Annual public holidays
1 January – New Year’s Day
26 January – Australia Day
25 April – ANZAC Day
1 November – Melbourne Cup Day (Vic only)
25 December – Christmas Day
26 December – Boxing Day
State and territory tourism offices
Tourism New South Wales
+61 2 9240 8788 or visit www.visitnsw.com.au
+61 3 9653 9777 or visit www.visitvictoria.com
South Australian Tourism Commission
1300 764 227 or visit www.southaustralia.com
Tourism and Events Queensland
+61 7 3535 3535 or visit www.tq.com.au
Western Australia Tourism Commission
+61 8 9483 1111 or visit www.westernaustralia.com
+61 8 8999 3900 or visit www.tourismnt.com.au
1300 554 114 or visit www.visitcanberra.com.au
Australia has a world-class taxi service. Taxis can be hailed, caught at designated taxi ranks or booked by telephone or on the internet. Taxis are generally available outside all major hotels. Contact: 131 008.

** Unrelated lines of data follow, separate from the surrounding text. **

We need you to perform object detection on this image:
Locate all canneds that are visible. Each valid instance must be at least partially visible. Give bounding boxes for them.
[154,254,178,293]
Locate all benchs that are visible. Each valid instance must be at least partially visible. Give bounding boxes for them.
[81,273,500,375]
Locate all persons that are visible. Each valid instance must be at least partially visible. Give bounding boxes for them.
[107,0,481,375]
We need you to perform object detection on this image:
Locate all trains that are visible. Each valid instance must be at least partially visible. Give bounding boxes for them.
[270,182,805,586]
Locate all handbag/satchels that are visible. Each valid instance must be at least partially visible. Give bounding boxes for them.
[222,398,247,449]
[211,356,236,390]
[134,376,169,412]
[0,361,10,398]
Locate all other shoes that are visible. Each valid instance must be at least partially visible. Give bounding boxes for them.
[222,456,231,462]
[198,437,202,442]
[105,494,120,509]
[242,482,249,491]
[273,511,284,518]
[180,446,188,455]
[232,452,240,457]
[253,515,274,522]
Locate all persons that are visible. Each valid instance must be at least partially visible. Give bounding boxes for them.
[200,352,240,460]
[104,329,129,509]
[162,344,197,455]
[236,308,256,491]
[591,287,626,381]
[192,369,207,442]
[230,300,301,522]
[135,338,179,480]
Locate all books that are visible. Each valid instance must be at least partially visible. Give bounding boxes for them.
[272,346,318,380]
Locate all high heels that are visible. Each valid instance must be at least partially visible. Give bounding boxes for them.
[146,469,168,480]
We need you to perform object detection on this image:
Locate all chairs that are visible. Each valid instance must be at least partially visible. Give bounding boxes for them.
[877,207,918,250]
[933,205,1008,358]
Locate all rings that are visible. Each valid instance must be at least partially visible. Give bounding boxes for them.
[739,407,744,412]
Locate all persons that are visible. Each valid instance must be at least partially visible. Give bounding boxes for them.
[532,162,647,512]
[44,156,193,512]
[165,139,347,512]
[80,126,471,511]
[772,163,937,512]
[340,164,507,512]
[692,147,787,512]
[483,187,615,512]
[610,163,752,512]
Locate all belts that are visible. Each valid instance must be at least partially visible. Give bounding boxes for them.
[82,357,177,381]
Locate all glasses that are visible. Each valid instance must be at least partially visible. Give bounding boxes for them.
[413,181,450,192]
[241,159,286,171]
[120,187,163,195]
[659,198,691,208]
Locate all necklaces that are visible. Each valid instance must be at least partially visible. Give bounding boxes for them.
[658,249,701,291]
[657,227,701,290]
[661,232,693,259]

In October 2015 the ACT became the first jurisdiction in the world to legalise the ride sharing service, UberX. Uber operates elsewhere in the country, but in the country’s capital you can utilise it legally.
Australia has three different time zones: Australian Eastern Standard Time (AEST), Australian Central Standard Time (ACST) and Australian Western Standard Time (AWST). These vary between eight and 10 hours ahead of Universal Coordinated Time (UCT), formerly Greenwich Mean Time.
Tipping is not compulsory. Apart from the mandatory GST (mentioned earlier), there are no mandatory gratuities or restaurant service charges of any kind in Australia. In some exclusive restaurants, it is usual to tip about 10 percent of the bill for good service.